Alger: Le Tantonville.


Au Tantonville

( Suite). Avec Zemirli je vais pénétrer et découvrir une société que j’ignorais jusqu’ici: celle de la bourgeoisie algérienne, aisée, cultivée, apparemment bien intégrée, mais seulement dans les apparences. Vêtus « à la Française »et ne portant le « burnous » que dans les grandes occasions  ou dans les fêtes familiales, fréquentant la bourgeoisie française, mais sans s’identifier à elle.

La famille Ben Merabet, à laquelle appartient la mère de Zemirli, est une des grandes familles algéroises qui ont pu conserver leur « statut » sous l’Administration française. Ce sont des gens chaleureux, accueillants, mais qui font sentir au « fils du peuple de Belcourt » que je suis, la distance qui nous sépare.

Ces gens boivent à la source de la culture française, mais sont surtout abreuvés par Jean-Paul Sartre, par François Mauriac, mais aussi par les écrivains communistes qui exercent, dans les années cinquante, une sorte d’hégémonie sur la vie intellectuelle française….

**Données fournies**
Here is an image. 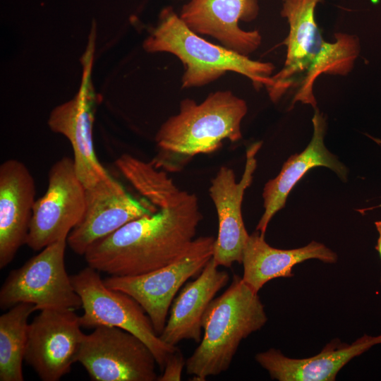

**Consigne**
Dites si chaque affirmation concorde avec le texte sur le Tantonville, par oui ou non, en citant à l'identique les mots du texte qui tranchent : (a) la mère de Zemirli appartient à la famille Ben Merabet ; (b) la bourgeoisie algérienne décrite s'identifie à la bourgeoisie française ; (c) dans les années cinquante, les écrivains communistes exercent une sorte d'hégémonie sur la vie intellectuelle française.

**Solution**
(a) Oui : « La famille Ben Merabet, à laquelle appartient la mère de Zemirli »
(b) Non : « fréquentant la bourgeoisie française, mais sans s’identifier à elle »
(c) Oui : « les écrivains communistes qui exercent, dans les années cinquante, une sorte d’hégémonie sur la vie intellectuelle française »